[WHAT IS EXPECTED] Find every line in the listing below that contains the word "nucleus" and copy each one.

[INFORMATION PROVIDED]
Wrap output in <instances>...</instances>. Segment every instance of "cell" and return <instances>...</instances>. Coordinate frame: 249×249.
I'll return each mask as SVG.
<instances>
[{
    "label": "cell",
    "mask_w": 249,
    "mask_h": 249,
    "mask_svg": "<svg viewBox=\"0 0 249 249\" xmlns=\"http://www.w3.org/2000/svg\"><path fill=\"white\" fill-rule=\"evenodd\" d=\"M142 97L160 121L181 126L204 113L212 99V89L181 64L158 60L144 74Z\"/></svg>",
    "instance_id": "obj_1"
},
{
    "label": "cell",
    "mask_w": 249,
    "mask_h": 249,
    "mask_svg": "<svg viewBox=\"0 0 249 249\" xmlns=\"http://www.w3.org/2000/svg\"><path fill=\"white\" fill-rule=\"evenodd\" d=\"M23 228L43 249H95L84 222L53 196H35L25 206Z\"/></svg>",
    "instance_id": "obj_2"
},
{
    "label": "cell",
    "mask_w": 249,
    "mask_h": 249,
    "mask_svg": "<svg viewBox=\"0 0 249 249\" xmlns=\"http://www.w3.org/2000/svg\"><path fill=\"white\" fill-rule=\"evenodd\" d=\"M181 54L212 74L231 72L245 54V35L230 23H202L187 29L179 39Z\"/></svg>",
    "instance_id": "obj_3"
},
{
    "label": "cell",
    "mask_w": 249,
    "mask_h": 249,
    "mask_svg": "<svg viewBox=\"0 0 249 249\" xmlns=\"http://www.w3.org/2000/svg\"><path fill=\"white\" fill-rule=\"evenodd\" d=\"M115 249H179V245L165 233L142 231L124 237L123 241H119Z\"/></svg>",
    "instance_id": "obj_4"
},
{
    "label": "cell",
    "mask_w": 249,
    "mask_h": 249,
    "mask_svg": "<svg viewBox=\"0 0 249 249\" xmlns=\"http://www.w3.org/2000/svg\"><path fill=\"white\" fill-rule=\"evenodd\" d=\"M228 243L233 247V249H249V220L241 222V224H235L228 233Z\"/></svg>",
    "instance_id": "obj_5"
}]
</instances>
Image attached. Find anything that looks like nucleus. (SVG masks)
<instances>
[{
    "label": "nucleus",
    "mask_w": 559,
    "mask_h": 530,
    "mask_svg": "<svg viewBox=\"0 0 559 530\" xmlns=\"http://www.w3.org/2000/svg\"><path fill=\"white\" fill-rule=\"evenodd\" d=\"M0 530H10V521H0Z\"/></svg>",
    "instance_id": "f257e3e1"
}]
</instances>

[FINAL RESULT]
Image attached. Find anything that looks like nucleus. (SVG masks)
    "label": "nucleus",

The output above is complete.